Because studies have shown that the tenofovir (specifically tenofovir disoproxil fumarate, or TDF) in Truvada can lead to a reduction in kidney function and bone loss, researchers have begun testing another form of tenofovir called TAF (tenofovir alafenamide) for use as PrEP. Treatment with TAF, which can be given at lower doses than TDF while achieving the same level of HIV suppression, appears to produce less bone loss and less reduction in kidney function.
In April 2016, the FDA approved the use of Descovy, a combination of emtricitabine and TAF, in treating HIV. Gilead sponsored a clinical trial in November 2016 to evaluate whether TAF will be as safe and effective as Truvada when used as PrEP.
Researchers have also found promise in using the HIV drug maraviroc (Selzentry) as PrEP. A clinical trial of 188 U.S. women found that the drug was safe and well-tolerated as PrEP, and that no new HIV infections occurred during the study. Maraviroc is an entry inhibitor, and does not negatively affect bone or kidney health in the way that the tenofovir in Truvada sometimes does.
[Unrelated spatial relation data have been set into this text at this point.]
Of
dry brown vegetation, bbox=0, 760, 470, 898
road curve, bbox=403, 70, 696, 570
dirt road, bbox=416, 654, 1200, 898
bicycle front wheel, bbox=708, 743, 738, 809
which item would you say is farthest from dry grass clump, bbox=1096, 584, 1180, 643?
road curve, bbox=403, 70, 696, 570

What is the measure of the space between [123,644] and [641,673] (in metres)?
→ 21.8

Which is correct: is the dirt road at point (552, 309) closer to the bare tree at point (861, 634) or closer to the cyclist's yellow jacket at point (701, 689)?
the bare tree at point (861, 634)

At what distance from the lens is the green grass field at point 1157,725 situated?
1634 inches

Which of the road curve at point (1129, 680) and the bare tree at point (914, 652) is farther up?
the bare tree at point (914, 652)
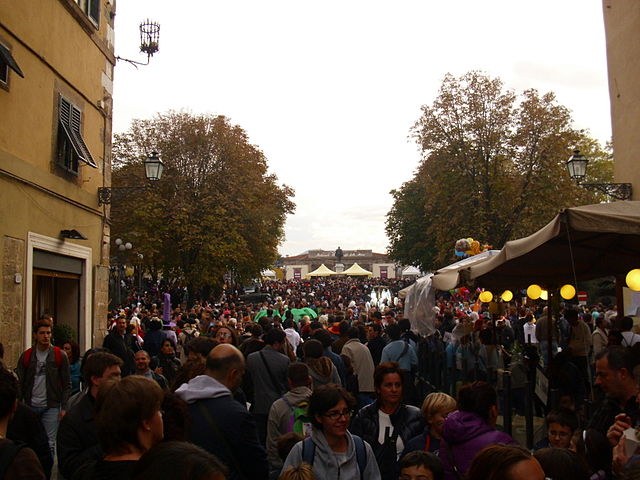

Because some people do not want to take a pill daily, or have trouble remembering to do so, researchers have looked at a long-acting injectable form of cabotegravir (an integrase inhibitor). In the ÉCLAIR study, a phase IIa trial looking at safety, tolerability, and pharmacokinetics (how medications behave in and move through the body), HIV-negative men at low risk for HIV were given three shots in the buttocks -- one every three months. Their satisfaction with the injectable treatment was high, and participants reported preferring the shots to once-daily oral PrEP. Based on the pharmacokinetics, an eight-week dosing schedule may be more appropriate. Nevertheless, the results are encouraging, as long-acting injectables may reduce the burden of adherence and improve HIV prevention.
[Note from TheBody.com: This article was created by The Well Project, who last updated it on Mar. 1, 2017. We have cross-posted it with their permission.]